_What is being asked_
Reproduce each of the following entries word for word, without changing anything.

** Start of Entries shown **

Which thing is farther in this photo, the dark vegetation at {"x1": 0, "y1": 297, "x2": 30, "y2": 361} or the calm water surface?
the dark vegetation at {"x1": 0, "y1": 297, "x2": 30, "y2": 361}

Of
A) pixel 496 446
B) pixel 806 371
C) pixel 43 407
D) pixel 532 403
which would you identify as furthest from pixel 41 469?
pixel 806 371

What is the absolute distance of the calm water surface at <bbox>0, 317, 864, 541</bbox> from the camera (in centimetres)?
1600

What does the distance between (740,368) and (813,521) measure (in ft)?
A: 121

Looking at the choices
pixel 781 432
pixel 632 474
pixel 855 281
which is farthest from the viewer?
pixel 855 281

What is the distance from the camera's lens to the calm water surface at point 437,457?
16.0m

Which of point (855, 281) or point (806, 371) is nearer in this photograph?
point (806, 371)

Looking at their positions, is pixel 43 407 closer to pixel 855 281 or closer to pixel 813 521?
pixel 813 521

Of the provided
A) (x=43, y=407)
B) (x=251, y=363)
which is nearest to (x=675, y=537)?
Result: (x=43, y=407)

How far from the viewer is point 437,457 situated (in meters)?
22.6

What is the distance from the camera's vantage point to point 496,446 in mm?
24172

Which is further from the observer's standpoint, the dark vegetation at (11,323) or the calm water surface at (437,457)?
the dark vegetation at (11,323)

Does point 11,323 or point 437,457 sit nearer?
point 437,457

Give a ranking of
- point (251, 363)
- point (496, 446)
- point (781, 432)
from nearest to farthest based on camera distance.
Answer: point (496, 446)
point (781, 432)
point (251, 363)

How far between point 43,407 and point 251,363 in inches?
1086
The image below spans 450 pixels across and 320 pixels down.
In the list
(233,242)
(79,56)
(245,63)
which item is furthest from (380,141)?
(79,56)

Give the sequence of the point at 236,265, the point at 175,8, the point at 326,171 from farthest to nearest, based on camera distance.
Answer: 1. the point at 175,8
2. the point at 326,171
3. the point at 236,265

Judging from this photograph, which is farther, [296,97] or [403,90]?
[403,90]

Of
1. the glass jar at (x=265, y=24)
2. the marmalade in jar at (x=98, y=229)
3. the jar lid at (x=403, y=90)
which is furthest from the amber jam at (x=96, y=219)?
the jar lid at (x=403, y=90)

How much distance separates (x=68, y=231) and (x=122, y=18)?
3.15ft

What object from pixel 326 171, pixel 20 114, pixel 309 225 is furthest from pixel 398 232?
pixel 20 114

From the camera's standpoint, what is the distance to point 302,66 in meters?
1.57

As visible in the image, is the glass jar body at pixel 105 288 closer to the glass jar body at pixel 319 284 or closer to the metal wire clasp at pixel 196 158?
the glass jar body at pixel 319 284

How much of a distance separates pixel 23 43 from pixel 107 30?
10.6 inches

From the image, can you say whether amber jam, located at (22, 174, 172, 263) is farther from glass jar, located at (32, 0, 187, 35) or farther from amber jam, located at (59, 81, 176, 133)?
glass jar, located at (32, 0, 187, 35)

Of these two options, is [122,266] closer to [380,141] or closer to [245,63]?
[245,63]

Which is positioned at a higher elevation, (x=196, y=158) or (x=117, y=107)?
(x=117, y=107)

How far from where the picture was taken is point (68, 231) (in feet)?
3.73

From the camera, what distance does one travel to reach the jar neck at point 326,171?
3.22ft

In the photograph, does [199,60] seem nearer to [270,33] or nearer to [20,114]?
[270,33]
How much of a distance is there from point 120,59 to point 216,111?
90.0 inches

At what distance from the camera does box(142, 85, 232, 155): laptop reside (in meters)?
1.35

** End of Entries shown **

_Reply_
Which thing is farther in this photo, the dark vegetation at {"x1": 0, "y1": 297, "x2": 30, "y2": 361} or the calm water surface?
the dark vegetation at {"x1": 0, "y1": 297, "x2": 30, "y2": 361}

Of
A) pixel 496 446
B) pixel 806 371
C) pixel 43 407
D) pixel 532 403
which would you identify as furthest from pixel 41 469?
pixel 806 371

What is the absolute distance of the calm water surface at <bbox>0, 317, 864, 541</bbox> from the camera (in centimetres)?
1600

What does the distance between (740,368) and (813,521) measure (in ft)?
A: 121

Looking at the choices
pixel 781 432
pixel 632 474
pixel 855 281
which is farthest from the viewer?
pixel 855 281

What is the distance from the camera's lens to the calm water surface at point 437,457?
16.0m

Which of point (855, 281) or point (806, 371) is nearer in this photograph?
point (806, 371)

Looking at their positions, is pixel 43 407 closer to pixel 855 281 or closer to pixel 813 521?
pixel 813 521

Of the provided
A) (x=43, y=407)
B) (x=251, y=363)
which is nearest to (x=675, y=537)?
Result: (x=43, y=407)

How far from the viewer is point 437,457 situated (in meters)?
22.6

What is the distance from the camera's vantage point to point 496,446 in mm?
24172

Which is further from the observer's standpoint, the dark vegetation at (11,323) or the calm water surface at (437,457)?
the dark vegetation at (11,323)

Does point 11,323 or point 437,457 sit nearer?
point 437,457

Give a ranking of
- point (251, 363)
- point (496, 446)
- point (781, 432)
from nearest to farthest based on camera distance.
Answer: point (496, 446)
point (781, 432)
point (251, 363)

How far between point 43,407 and point 251,363 in inches?
1086
The image below spans 450 pixels across and 320 pixels down.
In the list
(233,242)
(79,56)
(245,63)
which item is furthest from (380,141)?
(79,56)

Give the sequence of the point at 236,265, the point at 175,8, the point at 326,171 from farthest to nearest, based on camera distance.
Answer: 1. the point at 175,8
2. the point at 326,171
3. the point at 236,265

Judging from this photograph, which is farther, [296,97] or [403,90]?
[403,90]

Of
1. the glass jar at (x=265, y=24)
2. the marmalade in jar at (x=98, y=229)
3. the jar lid at (x=403, y=90)
which is furthest from the amber jam at (x=96, y=219)?
the jar lid at (x=403, y=90)

How much distance separates (x=68, y=231) and (x=122, y=18)?
3.15ft

What object from pixel 326 171, pixel 20 114, pixel 309 225 is furthest from pixel 398 232?
pixel 20 114

From the camera's standpoint, what is the distance to point 302,66 in meters?
1.57

As visible in the image, is the glass jar body at pixel 105 288 closer to the glass jar body at pixel 319 284 or closer to the metal wire clasp at pixel 196 158?
the glass jar body at pixel 319 284

How much of a distance separates pixel 23 43 from pixel 107 30?
10.6 inches

From the image, can you say whether amber jam, located at (22, 174, 172, 263) is farther from glass jar, located at (32, 0, 187, 35) or farther from amber jam, located at (59, 81, 176, 133)?
glass jar, located at (32, 0, 187, 35)

Of these two options, is [122,266] closer to [380,141] or closer to [245,63]?
[245,63]

Which is positioned at a higher elevation, (x=196, y=158) or (x=117, y=107)?
(x=117, y=107)

How far from where the picture was taken is point (68, 231) (in feet)?
3.73

From the camera, what distance does one travel to reach the jar neck at point 326,171?
3.22ft

In the photograph, does [199,60] seem nearer to [270,33] or nearer to [20,114]?
[270,33]
How much of a distance is there from point 120,59 to point 216,111?
90.0 inches

At what distance from the camera does box(142, 85, 232, 155): laptop reside (in meters)?
1.35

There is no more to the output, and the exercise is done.